Nicholas Canellakis is one of today’s most sought-after and innovative cellists, whose career seamlessly blends traditional classical performance with boundary-pushing creative ventures. He performs internationally as a soloist and chamber musician and is also a composer/arranger, artistic curator, teacher, and filmmaker, with comedic digital content that has reached millions of views worldwide.

Recent highlights include concerto appearances with the Orlando, Virginia, Albany, Delaware, Stamford, Richardson, Lansing, and Bangor Symphonies, the Erie Philharmonic, The Orchestra Now, the New Haven Symphony as Artist-in-Residence, and the American Symphony Orchestra in Carnegie Hall. He tours extensively in recital throughout the U.S. with his longtime duo collaborator, pianist-composer Michael Stephen Brown.

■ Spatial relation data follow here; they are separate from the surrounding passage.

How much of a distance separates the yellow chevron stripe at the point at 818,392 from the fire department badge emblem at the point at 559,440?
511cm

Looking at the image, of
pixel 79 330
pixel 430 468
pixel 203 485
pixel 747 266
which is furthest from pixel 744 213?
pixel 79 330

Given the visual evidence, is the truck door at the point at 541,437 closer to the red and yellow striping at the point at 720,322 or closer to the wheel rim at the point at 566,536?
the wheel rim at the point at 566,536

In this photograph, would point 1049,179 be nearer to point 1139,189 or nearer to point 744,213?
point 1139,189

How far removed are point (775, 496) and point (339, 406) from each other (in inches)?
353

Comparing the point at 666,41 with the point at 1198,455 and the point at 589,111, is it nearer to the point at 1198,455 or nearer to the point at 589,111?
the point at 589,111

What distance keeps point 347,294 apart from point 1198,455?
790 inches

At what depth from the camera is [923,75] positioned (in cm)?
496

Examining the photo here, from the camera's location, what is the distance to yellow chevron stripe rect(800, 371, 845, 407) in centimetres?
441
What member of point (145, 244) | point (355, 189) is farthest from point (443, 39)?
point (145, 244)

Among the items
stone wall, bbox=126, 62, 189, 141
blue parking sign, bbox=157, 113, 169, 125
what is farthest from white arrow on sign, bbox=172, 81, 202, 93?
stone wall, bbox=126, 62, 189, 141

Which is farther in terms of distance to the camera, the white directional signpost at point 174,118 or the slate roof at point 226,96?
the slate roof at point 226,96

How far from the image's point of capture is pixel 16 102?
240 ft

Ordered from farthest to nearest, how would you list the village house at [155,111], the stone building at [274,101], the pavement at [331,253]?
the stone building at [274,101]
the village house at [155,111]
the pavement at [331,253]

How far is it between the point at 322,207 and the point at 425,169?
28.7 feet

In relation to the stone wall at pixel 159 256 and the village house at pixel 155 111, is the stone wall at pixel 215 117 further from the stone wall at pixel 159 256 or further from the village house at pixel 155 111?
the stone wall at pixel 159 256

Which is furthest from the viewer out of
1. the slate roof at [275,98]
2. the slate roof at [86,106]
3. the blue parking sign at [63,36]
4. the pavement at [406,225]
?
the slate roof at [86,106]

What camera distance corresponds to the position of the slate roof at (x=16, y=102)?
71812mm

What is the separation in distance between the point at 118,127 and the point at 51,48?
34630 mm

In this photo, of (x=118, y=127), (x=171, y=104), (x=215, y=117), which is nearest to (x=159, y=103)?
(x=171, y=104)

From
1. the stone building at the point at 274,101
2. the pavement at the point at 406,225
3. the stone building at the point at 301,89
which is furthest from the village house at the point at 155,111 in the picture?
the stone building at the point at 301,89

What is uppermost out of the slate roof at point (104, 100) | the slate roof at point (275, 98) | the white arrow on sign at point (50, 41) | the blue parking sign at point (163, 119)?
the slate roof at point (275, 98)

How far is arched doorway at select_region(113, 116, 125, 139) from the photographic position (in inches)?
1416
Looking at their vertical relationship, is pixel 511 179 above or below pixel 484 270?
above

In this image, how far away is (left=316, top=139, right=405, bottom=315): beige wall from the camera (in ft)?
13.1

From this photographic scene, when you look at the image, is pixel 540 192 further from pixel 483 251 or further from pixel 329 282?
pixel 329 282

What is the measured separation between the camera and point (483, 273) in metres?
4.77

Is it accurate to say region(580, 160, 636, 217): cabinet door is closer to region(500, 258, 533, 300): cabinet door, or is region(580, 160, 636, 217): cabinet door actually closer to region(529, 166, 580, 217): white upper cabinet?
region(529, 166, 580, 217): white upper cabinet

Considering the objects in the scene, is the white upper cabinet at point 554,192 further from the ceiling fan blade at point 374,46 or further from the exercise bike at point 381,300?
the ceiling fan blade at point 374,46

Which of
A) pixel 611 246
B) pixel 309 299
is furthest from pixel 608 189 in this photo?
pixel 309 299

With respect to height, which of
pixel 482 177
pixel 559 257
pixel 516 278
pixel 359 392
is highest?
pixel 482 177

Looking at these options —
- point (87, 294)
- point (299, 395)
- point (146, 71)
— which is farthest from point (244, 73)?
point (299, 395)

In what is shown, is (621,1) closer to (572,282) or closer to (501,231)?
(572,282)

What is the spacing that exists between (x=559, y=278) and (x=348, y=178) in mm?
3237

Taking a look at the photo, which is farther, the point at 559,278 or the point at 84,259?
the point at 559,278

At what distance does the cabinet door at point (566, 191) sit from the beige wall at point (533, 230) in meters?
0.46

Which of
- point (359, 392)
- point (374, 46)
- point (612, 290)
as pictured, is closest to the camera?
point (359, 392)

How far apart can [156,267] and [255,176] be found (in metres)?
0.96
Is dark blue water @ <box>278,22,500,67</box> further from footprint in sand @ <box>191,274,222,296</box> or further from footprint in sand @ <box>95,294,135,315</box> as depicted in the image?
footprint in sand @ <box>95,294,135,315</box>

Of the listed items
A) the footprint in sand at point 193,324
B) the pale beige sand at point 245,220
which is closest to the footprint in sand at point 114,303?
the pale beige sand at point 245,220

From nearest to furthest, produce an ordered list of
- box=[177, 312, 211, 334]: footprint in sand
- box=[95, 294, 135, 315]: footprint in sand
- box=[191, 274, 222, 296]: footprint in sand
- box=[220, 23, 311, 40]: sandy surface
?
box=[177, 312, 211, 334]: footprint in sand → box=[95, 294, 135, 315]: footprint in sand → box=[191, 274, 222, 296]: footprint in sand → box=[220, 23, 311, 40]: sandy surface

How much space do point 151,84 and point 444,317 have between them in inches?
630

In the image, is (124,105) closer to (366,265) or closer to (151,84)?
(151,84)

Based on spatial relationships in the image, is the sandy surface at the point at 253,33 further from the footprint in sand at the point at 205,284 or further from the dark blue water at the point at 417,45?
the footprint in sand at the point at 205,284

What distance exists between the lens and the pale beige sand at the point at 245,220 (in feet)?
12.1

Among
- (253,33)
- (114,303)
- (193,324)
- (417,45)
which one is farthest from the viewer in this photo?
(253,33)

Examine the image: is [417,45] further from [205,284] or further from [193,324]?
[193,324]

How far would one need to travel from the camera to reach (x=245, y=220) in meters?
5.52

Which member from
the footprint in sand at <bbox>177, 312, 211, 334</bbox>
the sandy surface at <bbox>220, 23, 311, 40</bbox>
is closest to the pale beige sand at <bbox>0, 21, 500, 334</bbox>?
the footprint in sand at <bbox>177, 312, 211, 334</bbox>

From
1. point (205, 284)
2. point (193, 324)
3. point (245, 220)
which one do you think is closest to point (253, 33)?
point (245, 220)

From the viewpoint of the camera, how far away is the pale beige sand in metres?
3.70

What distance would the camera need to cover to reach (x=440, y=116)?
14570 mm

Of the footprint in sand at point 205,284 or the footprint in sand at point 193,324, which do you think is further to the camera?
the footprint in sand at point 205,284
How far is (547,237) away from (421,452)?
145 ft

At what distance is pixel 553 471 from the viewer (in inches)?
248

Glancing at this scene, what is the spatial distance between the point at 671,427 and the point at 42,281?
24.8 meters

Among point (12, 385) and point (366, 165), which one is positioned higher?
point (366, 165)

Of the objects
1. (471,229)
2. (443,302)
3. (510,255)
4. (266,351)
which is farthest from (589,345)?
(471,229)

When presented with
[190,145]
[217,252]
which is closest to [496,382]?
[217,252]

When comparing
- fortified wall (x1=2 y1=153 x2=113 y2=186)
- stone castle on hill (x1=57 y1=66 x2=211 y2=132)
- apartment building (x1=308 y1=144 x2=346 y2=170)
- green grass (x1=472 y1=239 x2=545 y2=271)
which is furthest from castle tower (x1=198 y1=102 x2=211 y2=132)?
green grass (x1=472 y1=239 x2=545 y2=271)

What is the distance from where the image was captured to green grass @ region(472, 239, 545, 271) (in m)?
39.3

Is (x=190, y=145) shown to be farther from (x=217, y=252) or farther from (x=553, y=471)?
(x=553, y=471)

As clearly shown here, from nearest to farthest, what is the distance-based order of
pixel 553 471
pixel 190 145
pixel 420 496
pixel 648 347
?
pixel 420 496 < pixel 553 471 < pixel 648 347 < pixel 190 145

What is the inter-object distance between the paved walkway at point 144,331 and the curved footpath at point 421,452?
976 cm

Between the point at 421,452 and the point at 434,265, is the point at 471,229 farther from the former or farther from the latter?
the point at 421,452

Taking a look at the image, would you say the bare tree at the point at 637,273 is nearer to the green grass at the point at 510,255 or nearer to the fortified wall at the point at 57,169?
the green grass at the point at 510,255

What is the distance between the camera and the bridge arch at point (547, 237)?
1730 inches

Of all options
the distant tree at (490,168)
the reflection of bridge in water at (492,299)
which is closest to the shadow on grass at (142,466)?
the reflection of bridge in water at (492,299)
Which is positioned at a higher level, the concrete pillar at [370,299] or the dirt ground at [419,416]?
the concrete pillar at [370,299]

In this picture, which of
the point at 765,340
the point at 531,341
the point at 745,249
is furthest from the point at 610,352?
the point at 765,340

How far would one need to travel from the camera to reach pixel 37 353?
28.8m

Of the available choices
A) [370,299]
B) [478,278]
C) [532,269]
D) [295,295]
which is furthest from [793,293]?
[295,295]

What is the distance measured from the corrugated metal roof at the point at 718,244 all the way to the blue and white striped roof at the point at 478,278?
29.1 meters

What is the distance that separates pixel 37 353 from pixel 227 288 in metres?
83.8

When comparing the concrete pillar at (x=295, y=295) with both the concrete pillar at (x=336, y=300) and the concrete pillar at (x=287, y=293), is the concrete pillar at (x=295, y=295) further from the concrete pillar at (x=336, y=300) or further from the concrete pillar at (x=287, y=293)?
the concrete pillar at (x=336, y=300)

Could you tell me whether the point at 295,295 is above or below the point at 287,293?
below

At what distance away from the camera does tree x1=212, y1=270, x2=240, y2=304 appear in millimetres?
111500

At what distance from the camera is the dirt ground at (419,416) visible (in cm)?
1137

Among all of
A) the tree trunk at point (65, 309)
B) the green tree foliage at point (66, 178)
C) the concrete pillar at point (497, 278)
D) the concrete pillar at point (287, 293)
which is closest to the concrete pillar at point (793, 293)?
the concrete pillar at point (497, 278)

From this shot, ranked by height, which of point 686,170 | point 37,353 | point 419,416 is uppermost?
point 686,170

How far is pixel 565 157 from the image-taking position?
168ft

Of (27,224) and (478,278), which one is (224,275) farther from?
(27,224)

A long-time artist of the Chamber Music Society of Lincoln Center, Canellakis appears regularly in Alice Tully Hall and on international tours, including at Wigmore Hall, the Louvre, the Seoul Arts Center, and the National Concert Halls of Shanghai and Taipei. He is also a frequent guest at leading festivals such as Santa Fe, Music@Menlo, Bridgehampton, La Jolla, Moab, Chamberfest Cleveland, and Rockport. As Artistic Director of Chamber Music Sedona in Arizona, he has revitalized the organization with dynamic programming, education initiatives, and community engagement.

An avid teacher, Canellakis is on the cello faculty of the Curtis Institute of Music in Philadelphia, his alma mater.

His latest album, b(romance), featuring original works and arrangements with pianist Michael Stephen Brown, was released on First Hand Records in 2023. Also active as a filmmaker and comedian, his short films My New Cello and the award-winning Thin Walls were screened at major festivals, while his comedic shorts have earned over 40 million views online.

A graduate of the Curtis Institute of Music and New England Conservatory, he studied with Orlando Cole, Peter Wiley, Paul Katz, and Madeleine Golz. He performs on an 1840 Jean-Baptiste Vuillaume cello.